Anecdotal stories of asset managers refusing to leave voicemails for the sell-side for fear of incurring a charge are not representative but do point to a reduction in the freedom of market conversation which was key to the investment process for many small cap managers.

Finally, the change in distribution model under MiFID is impacting the very notion of there being a ‘market consensus view’.

With all research no longer being freely available to all there is no longer a single consensus view on stocks (especially notable for small caps with limited coverage).

This can drive a fear of asymmetry of information around small-caps and in turn a reluctance to trade. 

These changes, reducing quantity, quality of research and reduced market consensus all of which flow from unbundling, will in our view exacerbate many of the traits of small-cap stocks, namely poor coverage and market knowledge drives lower liquidity, which drives greater volatility and in turn more mispricing potential – and in this there lies opportunity.

Any change which drives more potential mispricing is good news for active managers, provided they have the strategy and skill set to benefit.

In a small cap market where broker research coverage and depth are reducing, managers who do not rely on sell-side research to drive their investment decisions have an advantage.

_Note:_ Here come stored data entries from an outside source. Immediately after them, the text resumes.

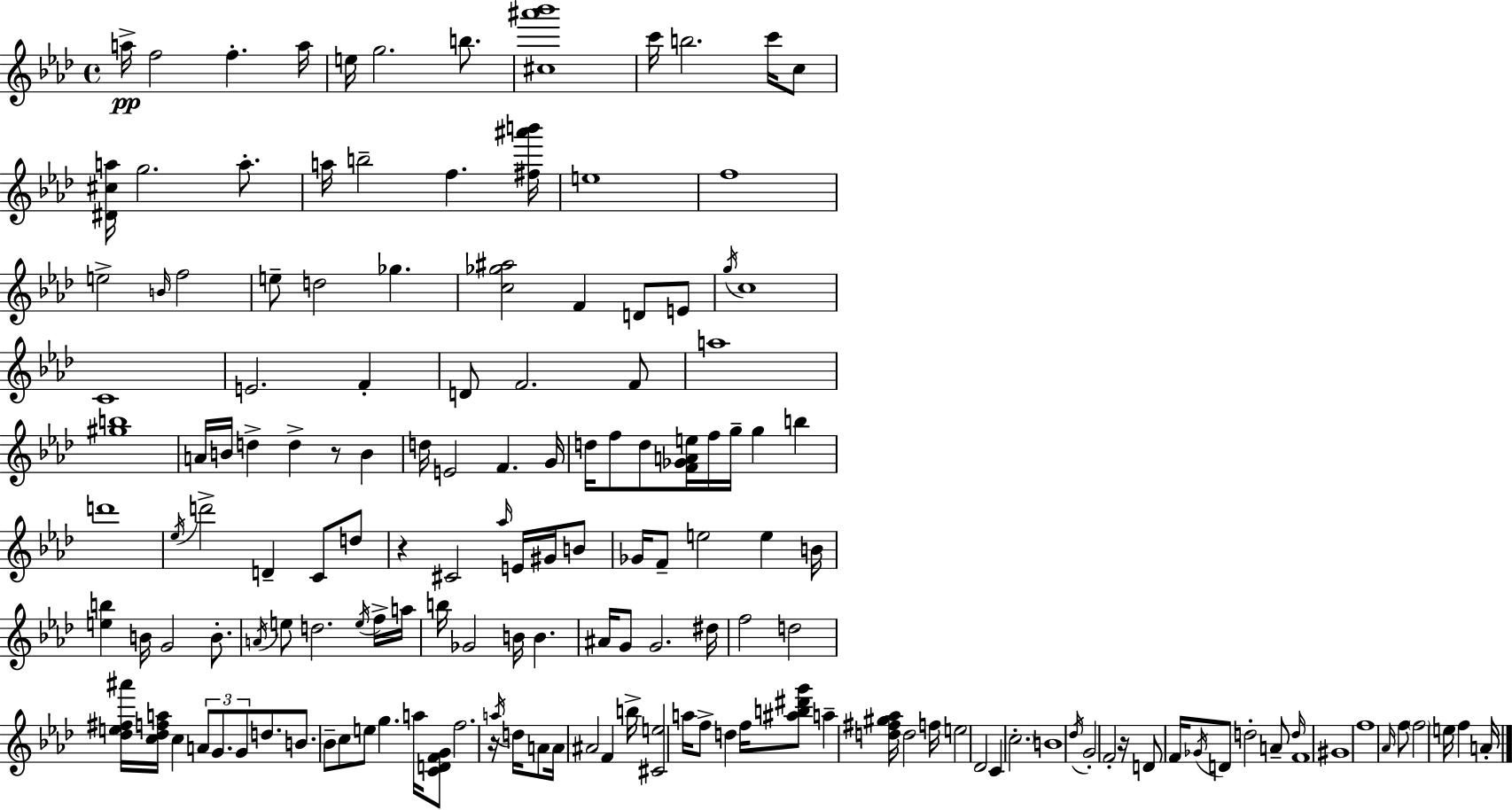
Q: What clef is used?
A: treble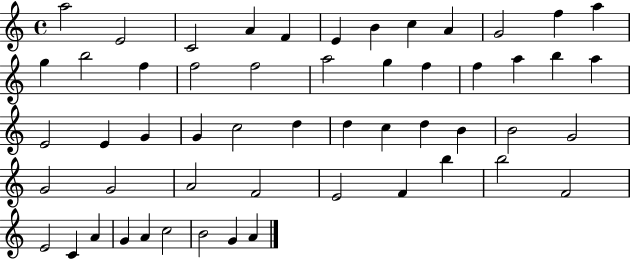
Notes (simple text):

A5/h E4/h C4/h A4/q F4/q E4/q B4/q C5/q A4/q G4/h F5/q A5/q G5/q B5/h F5/q F5/h F5/h A5/h G5/q F5/q F5/q A5/q B5/q A5/q E4/h E4/q G4/q G4/q C5/h D5/q D5/q C5/q D5/q B4/q B4/h G4/h G4/h G4/h A4/h F4/h E4/h F4/q B5/q B5/h F4/h E4/h C4/q A4/q G4/q A4/q C5/h B4/h G4/q A4/q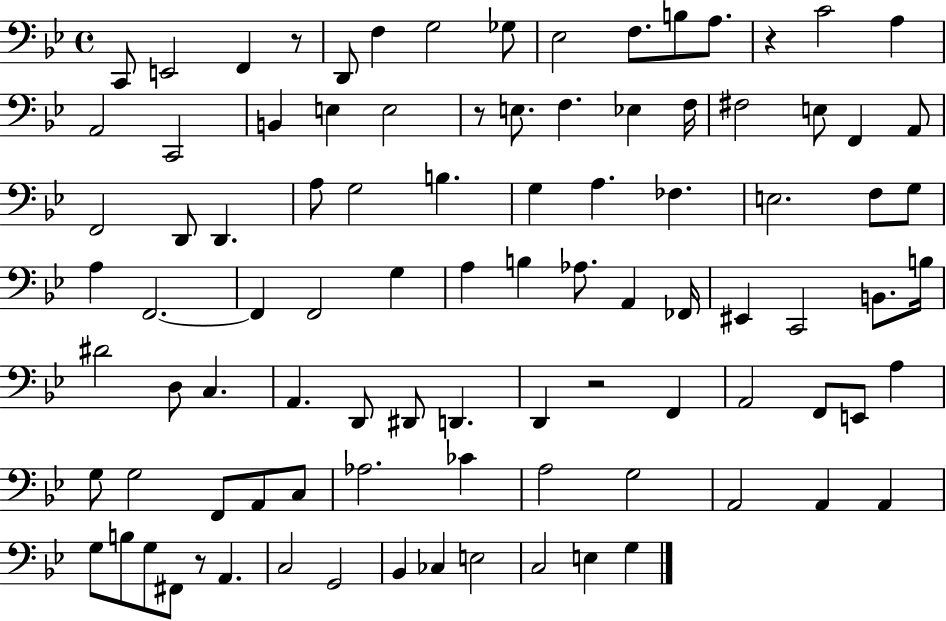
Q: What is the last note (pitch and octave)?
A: G3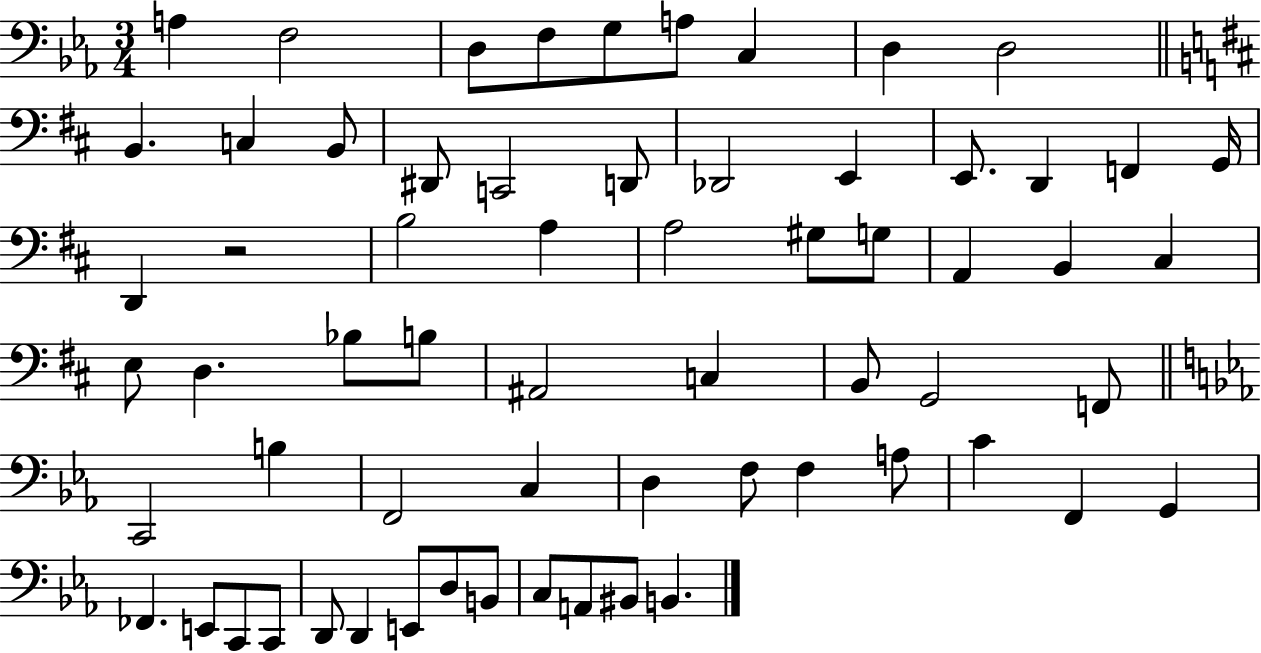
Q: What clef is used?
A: bass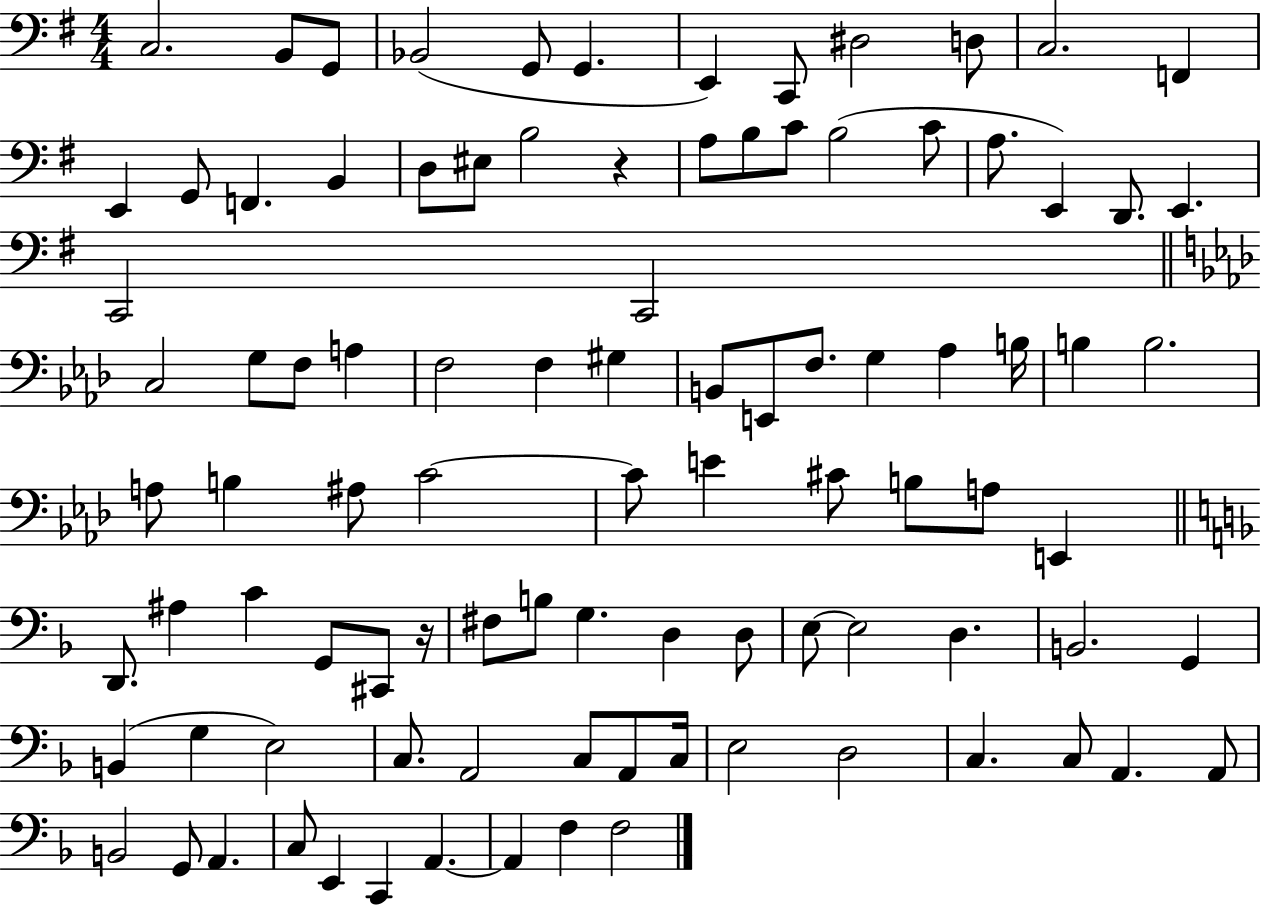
{
  \clef bass
  \numericTimeSignature
  \time 4/4
  \key g \major
  c2. b,8 g,8 | bes,2( g,8 g,4. | e,4) c,8 dis2 d8 | c2. f,4 | \break e,4 g,8 f,4. b,4 | d8 eis8 b2 r4 | a8 b8 c'8 b2( c'8 | a8. e,4) d,8. e,4. | \break c,2 c,2 | \bar "||" \break \key aes \major c2 g8 f8 a4 | f2 f4 gis4 | b,8 e,8 f8. g4 aes4 b16 | b4 b2. | \break a8 b4 ais8 c'2~~ | c'8 e'4 cis'8 b8 a8 e,4 | \bar "||" \break \key d \minor d,8. ais4 c'4 g,8 cis,8 r16 | fis8 b8 g4. d4 d8 | e8~~ e2 d4. | b,2. g,4 | \break b,4( g4 e2) | c8. a,2 c8 a,8 c16 | e2 d2 | c4. c8 a,4. a,8 | \break b,2 g,8 a,4. | c8 e,4 c,4 a,4.~~ | a,4 f4 f2 | \bar "|."
}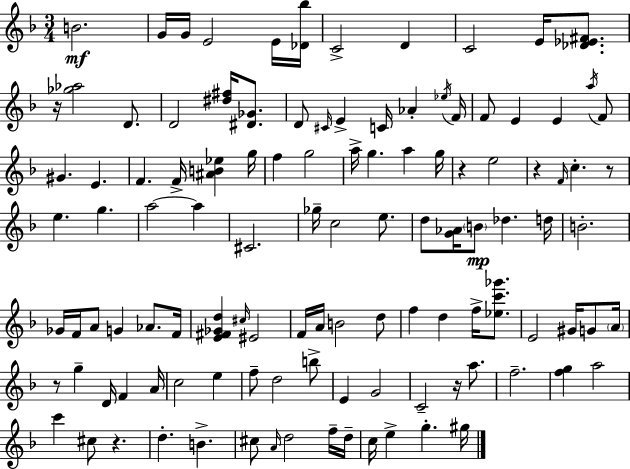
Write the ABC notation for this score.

X:1
T:Untitled
M:3/4
L:1/4
K:F
B2 G/4 G/4 E2 E/4 [_D_b]/4 C2 D C2 E/4 [_D_E^F]/2 z/4 [_g_a]2 D/2 D2 [^d^f]/4 [^D_G]/2 D/2 ^C/4 E C/4 _A _e/4 F/4 F/2 E E a/4 F/2 ^G E F F/4 [^AB_e] g/4 f g2 a/4 g a g/4 z e2 z F/4 c z/2 e g a2 a ^C2 _g/4 c2 e/2 d/2 [G_A]/4 B/2 _d d/4 B2 _G/4 F/4 A/2 G _A/2 F/4 [E^F_Gd] ^c/4 ^E2 F/4 A/4 B2 d/2 f d f/4 [_ec'_g']/2 E2 ^G/4 G/2 A/4 z/2 g D/4 F A/4 c2 e f/2 d2 b/2 E G2 C2 z/4 a/2 f2 [fg] a2 c' ^c/2 z d B ^c/2 A/4 d2 f/4 d/4 c/4 e g ^g/4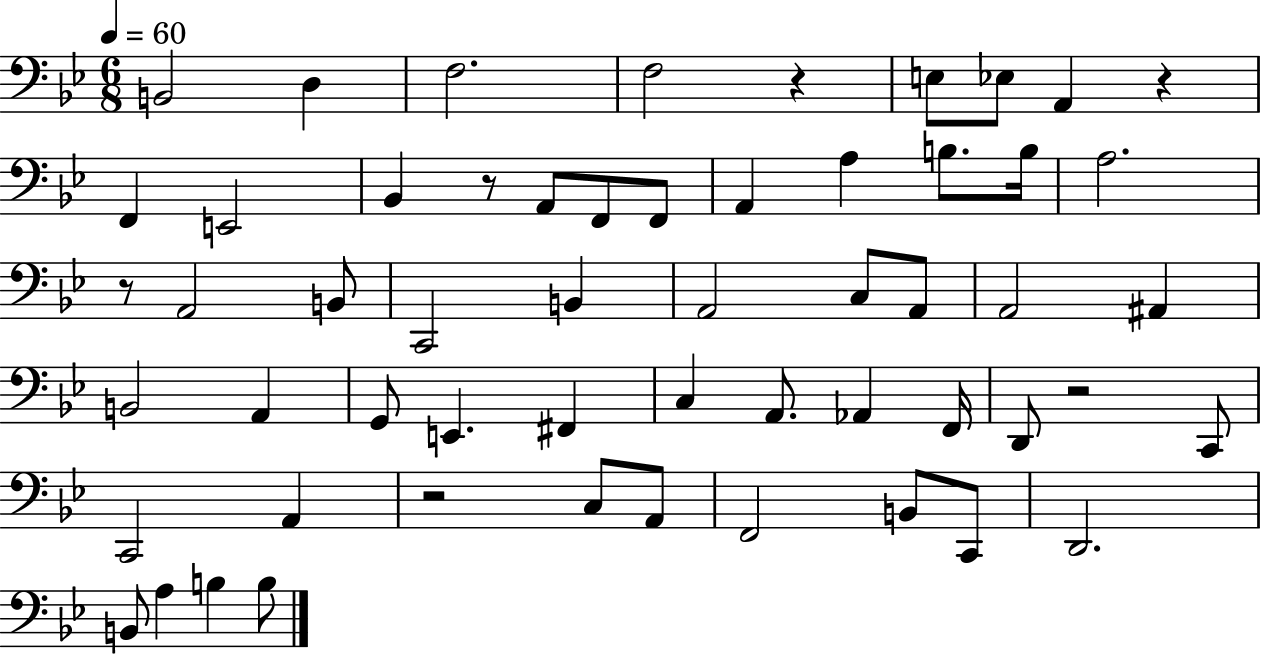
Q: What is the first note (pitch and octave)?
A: B2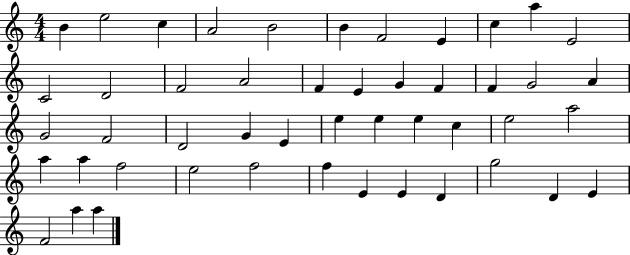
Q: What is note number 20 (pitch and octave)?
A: F4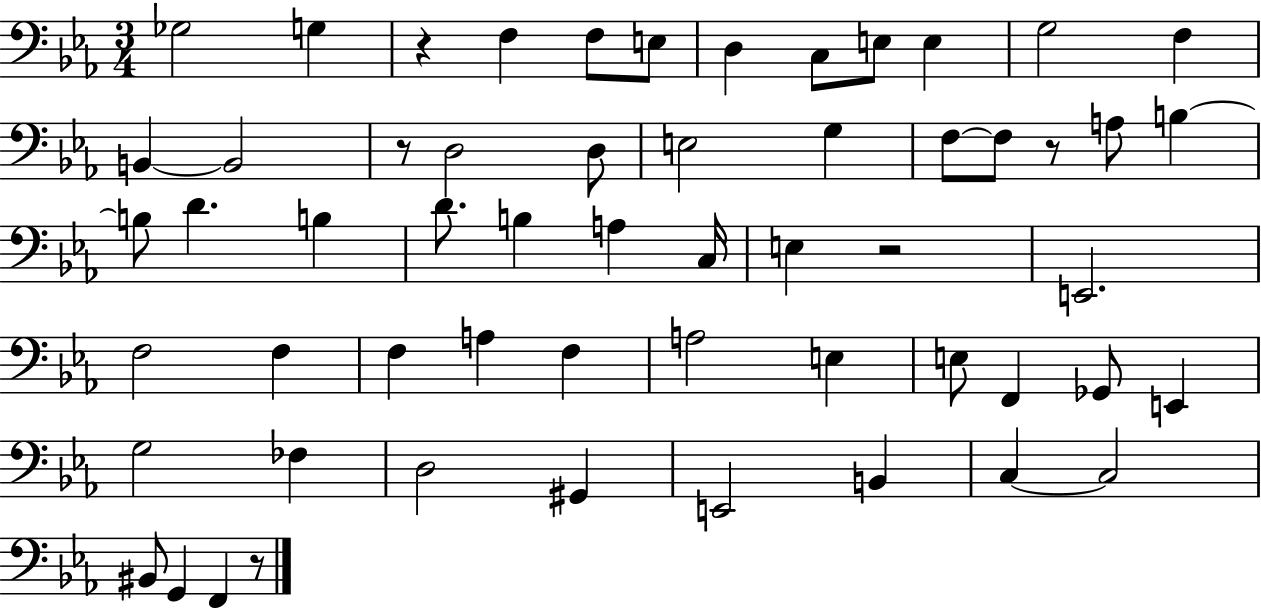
Gb3/h G3/q R/q F3/q F3/e E3/e D3/q C3/e E3/e E3/q G3/h F3/q B2/q B2/h R/e D3/h D3/e E3/h G3/q F3/e F3/e R/e A3/e B3/q B3/e D4/q. B3/q D4/e. B3/q A3/q C3/s E3/q R/h E2/h. F3/h F3/q F3/q A3/q F3/q A3/h E3/q E3/e F2/q Gb2/e E2/q G3/h FES3/q D3/h G#2/q E2/h B2/q C3/q C3/h BIS2/e G2/q F2/q R/e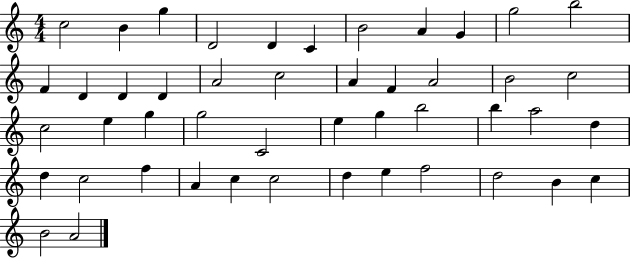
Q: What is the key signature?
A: C major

The skills to drive independent research, drawing on strong networks of experienced individuals are invaluable in finding the information edge that allows better pricing of risk and reward in opaque markets.

Furthermore, we would argue that lower liquidity and greater volatility are likely to be increasing features of the small cap market. In themselves these too present opportunities.

We believe irrational volatility is a potential investment opportunity for the patient manager and that a long-term investment horizon paired with long-term, patient capital can achieve superior returns in this illiquid sector.

MiFID II has been in place for nearly two years and we believe the impact of the changes it will bring are only beginning to be seen.

The major market dislocation some feared has not yet come to pass, but the cascade of changes driven by regulation are affecting the small cap market.

Active managers with the right investment strategy and skill set should be excited by the impact of MiFID II and embrace the change and opportunity it brings.